With few exceptions, I’m not tempted by etchings, although I appreciate the pure drawing skills required. However, when I saw this oversized, very well-composed and drawn Gloucester Harbor scene, I relented and purchased it from a dealer/ book publisher in 1998. Stephen Parrish was Maxfield Parrish’s father and an accomplished artist in his own right. Of Quaker parents who frowned upon frivolous activities like drawing, Stephen had to struggle to achieve his desire to be a painter. After three years of painting in oils with few sales, he began studying etching with Peter Moran in Philadelphia, and his natural drawing skills made him an accomplished etcher in a remarkably short time. Although Parrish developed his ability as an oil painter, he found during the 1880s that etchings were extremely popular in the United States and he, along with J. A. M. Whistler and his friend and student Charles Platt, were the most popular etchers in the country.
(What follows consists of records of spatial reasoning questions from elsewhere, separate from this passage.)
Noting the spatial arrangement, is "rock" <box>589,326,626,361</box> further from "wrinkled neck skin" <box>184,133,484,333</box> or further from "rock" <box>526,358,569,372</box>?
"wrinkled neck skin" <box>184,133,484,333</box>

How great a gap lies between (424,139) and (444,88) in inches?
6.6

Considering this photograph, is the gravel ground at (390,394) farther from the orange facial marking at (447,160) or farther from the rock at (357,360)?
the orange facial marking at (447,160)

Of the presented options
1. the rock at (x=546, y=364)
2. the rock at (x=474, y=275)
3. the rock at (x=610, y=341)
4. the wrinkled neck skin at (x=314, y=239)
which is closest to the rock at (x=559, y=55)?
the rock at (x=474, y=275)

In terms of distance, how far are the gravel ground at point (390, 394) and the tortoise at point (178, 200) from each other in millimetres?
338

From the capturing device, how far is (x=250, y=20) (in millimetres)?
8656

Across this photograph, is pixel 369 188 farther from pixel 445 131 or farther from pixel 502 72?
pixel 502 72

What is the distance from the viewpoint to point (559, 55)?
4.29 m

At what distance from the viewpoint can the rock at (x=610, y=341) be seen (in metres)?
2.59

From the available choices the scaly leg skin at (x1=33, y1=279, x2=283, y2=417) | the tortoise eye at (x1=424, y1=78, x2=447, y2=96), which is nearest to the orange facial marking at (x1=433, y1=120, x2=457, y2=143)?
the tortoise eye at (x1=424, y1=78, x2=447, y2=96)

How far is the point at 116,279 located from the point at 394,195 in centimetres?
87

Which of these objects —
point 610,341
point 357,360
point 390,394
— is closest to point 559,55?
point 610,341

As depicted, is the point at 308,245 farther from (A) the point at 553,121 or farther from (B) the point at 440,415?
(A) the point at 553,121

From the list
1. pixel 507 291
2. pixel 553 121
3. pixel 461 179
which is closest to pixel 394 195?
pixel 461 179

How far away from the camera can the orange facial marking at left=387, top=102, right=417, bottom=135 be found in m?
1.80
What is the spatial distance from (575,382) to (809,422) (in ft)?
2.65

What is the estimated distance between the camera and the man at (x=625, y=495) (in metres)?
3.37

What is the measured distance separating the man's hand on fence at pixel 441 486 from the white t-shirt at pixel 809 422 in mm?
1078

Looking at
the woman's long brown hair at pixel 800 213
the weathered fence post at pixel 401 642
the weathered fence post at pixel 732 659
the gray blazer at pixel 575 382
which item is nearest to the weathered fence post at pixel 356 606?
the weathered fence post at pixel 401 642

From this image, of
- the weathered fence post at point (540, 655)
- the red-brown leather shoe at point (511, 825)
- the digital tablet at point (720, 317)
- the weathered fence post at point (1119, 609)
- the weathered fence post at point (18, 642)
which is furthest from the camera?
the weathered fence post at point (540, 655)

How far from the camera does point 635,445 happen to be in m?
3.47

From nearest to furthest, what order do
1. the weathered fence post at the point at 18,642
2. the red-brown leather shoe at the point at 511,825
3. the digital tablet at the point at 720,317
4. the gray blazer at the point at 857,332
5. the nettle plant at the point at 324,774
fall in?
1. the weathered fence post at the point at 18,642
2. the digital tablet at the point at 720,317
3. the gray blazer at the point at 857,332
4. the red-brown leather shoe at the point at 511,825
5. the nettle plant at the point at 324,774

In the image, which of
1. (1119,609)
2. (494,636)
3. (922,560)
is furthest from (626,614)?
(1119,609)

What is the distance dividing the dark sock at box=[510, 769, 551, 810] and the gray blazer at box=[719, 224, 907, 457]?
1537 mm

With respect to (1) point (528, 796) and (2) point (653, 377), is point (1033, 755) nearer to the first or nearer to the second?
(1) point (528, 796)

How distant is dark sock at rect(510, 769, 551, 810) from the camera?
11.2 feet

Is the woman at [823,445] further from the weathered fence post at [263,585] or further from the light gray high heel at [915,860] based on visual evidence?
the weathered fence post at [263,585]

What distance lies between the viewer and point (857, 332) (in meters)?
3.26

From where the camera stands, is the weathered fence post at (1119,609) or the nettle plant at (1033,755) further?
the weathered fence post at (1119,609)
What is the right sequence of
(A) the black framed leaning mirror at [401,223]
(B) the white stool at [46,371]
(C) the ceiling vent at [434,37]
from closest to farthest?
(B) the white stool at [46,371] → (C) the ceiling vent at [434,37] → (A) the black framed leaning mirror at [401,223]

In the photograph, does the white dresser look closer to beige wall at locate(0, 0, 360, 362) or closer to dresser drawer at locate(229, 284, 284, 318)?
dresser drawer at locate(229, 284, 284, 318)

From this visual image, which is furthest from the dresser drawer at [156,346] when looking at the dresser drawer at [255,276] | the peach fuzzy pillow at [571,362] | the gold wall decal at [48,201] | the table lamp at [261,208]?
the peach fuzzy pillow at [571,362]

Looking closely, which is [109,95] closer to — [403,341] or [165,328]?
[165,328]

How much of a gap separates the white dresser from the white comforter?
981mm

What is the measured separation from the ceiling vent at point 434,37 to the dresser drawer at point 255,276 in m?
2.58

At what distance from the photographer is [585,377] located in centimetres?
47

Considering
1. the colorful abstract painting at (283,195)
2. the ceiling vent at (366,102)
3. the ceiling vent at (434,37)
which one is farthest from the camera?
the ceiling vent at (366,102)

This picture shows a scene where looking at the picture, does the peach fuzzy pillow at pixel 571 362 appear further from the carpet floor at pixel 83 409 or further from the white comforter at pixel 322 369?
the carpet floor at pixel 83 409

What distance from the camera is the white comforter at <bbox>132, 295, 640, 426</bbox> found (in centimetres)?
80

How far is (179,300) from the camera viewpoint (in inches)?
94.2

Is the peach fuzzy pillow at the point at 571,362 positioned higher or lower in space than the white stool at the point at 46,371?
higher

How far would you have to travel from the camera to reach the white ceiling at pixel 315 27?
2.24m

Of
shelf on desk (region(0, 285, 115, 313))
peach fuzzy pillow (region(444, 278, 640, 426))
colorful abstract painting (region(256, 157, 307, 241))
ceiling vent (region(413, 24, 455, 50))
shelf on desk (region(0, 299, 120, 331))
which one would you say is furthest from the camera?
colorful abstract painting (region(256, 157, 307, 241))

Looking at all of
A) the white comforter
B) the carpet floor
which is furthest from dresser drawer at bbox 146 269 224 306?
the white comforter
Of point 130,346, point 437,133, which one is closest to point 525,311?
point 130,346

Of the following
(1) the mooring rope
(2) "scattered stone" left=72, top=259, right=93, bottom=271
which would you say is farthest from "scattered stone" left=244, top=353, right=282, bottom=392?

He completed 170 etchings during almost a decade of work in Gloucester, and forty-two of them were Cape Ann subjects. These works were exhibited widely across the United States and sold very well, certainly bringing affordable works of art to “the masses.” It is through the medium of etching that Stephen Parrish has preserved a place for himself in the canon of American art—that and being Maxfield’s father.